Selon la Lebanese League for Women in Business, les femmes représentent moins de 1 % des conseils d’administration au Liban, contre 12 % dans le monde. Pour sensibiliser le monde des affaires à ce sujet, la Société financière internationale (SFI), du groupe Banque mondiale, a organisé début décembre des sessions de formation, en partenariat avec Tamayyaz, une société de conseils en entreprise libanaise. Entretien avec Loty Salazar, experte en gouvernance d’entreprise auprès de la SFI, et Brenda Bowman, formatrice professionnelle.
Pourquoi les femmes sont-elles sous-représentées dans les conseils d’administration ?
Loty Salazar : Selon une étude du cabinet Deloitte, les femmes représentent 12 % des conseils d’administration dans le monde. Seuls 4 % des CEO ou des présidents du conseil d’administration sont des femmes. Malgré des politiques contraignantes, la sous-représentation des femmes reste une constante générale dans le monde. Les raisons ? Elles sont variées : manque de réseaux, de mentors, pression culturelle qui veut que la femme choisisse sa vie familiale plutôt que professionnelle, réticence psychologique à la réussite… Sans parler des inégalités de salaires entre hommes et femmes, qui se creusent avec l'âge, et le fameux “plafond de verre” qui pèse toujours très lourd dans la carrière des femmes… J’insisterais toutefois sur un fait : les femmes manquent de confiance dans leurs capacités. Elles n’osent pas valoriser leurs accomplissements. Or, pour arriver à des postes-clés, il faut convaincre ses pairs, la plupart du temps masculins. Il faut savoir se vendre auprès d’une direction qui dans la plupart des cas n’imagine pas une femme à un poste à responsabilité. Les hommes ne voient pas forcément les femmes comme des professionnelles, aptes à diriger.
Pourquoi faut-il que les femmes accèdent aux conseils d’administration ?
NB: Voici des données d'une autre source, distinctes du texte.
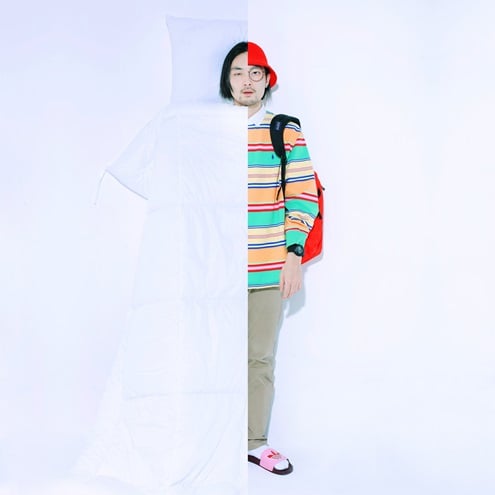 /사진제공=그랜드라인 엔터테인먼트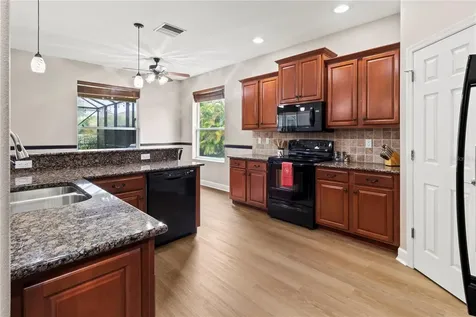 1269 Western Pine Circle Sarasota FL 34240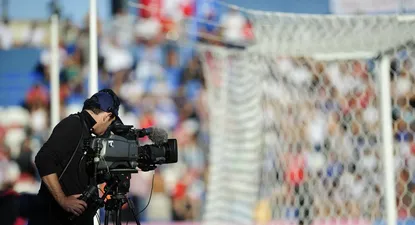 Derechos de TV del fútbol uruguayo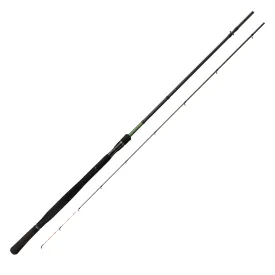 mikado-canne-feeder-darkstar-method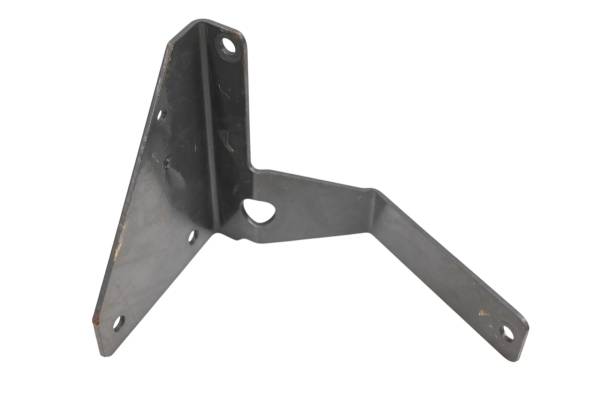 Kubota - 15 Kubota RTV X 1100 C Air Cleaner Box Stay Bracket Mount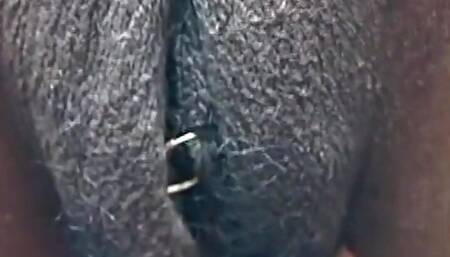 Swinger couples in anal amateur orgy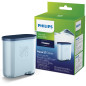 Philips Stesso filtro anticalcare e acqua di CA6903/00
Brenda Bowman : C’est à ce niveau que se décide la stratégie de l’entreprise. Or, avoir au moins un tiers de femmes dans les conseils d’administration permet de changer “l’intelligence collective” de l’entreprise et d’influer sur son comportement. Contrairement à un homme, une femme ne se contente pas de données comptables pour prendre une décision ; elle porte davantage d’attention à des éléments comme la réputation de la marque ou l’éthique de l’entreprise. Ses décisions s’avèrent déterminées par des paramètres plus variés. Sans oublier le fait que sa présence permet de mieux anticiper les attentes de la clientèle féminine vis-à-vis des produits ou des services que l’entreprise distribue.
Loty Salazar : Selon une étude réalisée par l’entreprise américaine MSCI, les entreprises avec au moins 30 % de femmes dans leur instance dirigeante ont un retour sur investissement supérieur de 2,7 points aux autres.
Par ailleurs, l’existence d’une politique paritaire dans l’entreprise est vue comme un signe positif pour les investisseurs. En Australie, par exemple, l’existence d’une politique de parité pour l’entreprise est un prérequis pour être cotée en Bourse, surtout si elle veut recevoir des financements extérieurs.
Quelle est la situation au Liban et comment la faire évoluer ?
Loty Salazar : Dans la région Mena, en général, les entreprises n’ont pas mis en place des politiques qui favorisent l’emploi des femmes ou l’évolution de leur carrière. Au Liban, les femmes ne représentent que 24 % de la population active, alors qu’elles sont formées et très éduquées. Les entreprises pourraient lutter contre cette “déperdition” en accordant un vrai congé maternité, en mettant en place des outils qui leur permettent d’évoluer au même titre que les hommes… Instaurer un quota contraignant pourrait aussi être, selon moi, une initiative intéressante pour le Liban. Cette mesure permettrait au moins de donner de la “visibilité” à l’absence des femmes dans les instances dirigeantes des entreprises libanaises et de prendre conscience du problème.